Distributionally Robust Learning with Stable Adversarial Training
This addresses robustness in machine learning for applications where data distributions may change, though it appears incremental as it builds on existing distributionally robust optimization methods.
The paper tackles the problem of machine learning models being vulnerable to distributional shifts by proposing Stable Adversarial Learning (SAL), which constructs a more practical uncertainty set based on stable correlations and achieves uniformly good performance across unknown shifts.

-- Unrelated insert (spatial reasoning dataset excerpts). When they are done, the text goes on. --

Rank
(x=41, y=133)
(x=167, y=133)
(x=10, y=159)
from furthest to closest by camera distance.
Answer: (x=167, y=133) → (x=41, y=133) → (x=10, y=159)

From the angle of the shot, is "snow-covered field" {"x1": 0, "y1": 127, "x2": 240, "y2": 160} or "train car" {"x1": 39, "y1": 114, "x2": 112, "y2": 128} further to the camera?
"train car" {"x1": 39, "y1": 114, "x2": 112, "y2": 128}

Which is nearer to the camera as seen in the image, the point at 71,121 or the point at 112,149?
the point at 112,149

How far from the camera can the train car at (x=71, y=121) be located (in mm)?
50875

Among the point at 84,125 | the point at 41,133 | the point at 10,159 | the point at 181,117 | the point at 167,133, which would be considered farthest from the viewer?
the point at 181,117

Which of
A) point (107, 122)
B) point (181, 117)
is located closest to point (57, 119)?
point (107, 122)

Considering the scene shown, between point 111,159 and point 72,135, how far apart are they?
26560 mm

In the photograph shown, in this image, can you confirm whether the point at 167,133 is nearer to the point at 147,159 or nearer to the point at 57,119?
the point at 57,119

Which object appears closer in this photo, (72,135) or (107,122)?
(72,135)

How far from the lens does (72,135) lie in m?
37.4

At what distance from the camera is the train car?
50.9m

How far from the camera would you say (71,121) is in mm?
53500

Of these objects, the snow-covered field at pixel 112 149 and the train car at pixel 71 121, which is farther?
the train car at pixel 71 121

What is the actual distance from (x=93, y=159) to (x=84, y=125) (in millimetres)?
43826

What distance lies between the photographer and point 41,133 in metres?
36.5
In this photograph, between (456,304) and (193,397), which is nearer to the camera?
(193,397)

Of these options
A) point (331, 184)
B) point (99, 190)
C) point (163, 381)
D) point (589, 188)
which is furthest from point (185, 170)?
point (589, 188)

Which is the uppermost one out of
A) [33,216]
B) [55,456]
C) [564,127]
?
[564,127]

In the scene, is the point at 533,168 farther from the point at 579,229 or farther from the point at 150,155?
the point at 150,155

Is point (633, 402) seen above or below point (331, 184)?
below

Machine learning algorithms with empirical risk minimization are vulnerable under distributional shifts due to the greedy adoption of all the correlations found in training data. There is an emerging literature on tackling this problem by minimizing the worst-case risk over an uncertainty set. However, existing methods mostly construct ambiguity sets by treating all variables equally regardless of the stability of their correlations with the target, resulting in the overwhelmingly-large uncertainty set and low confidence of the learner. In this paper, we propose a novel Stable Adversarial Learning (SAL) algorithm that leverages heterogeneous data sources to construct a more practical uncertainty set and conduct differentiated robustness optimization, where covariates are differentiated according to the stability of their correlations with the target. We theoretically show that our method is tractable for stochastic gradient-based optimization and provide the performance guarantees for our method. Empirical studies on both simulation and real datasets validate the effectiveness of our method in terms of uniformly good performance across unknown distributional shifts.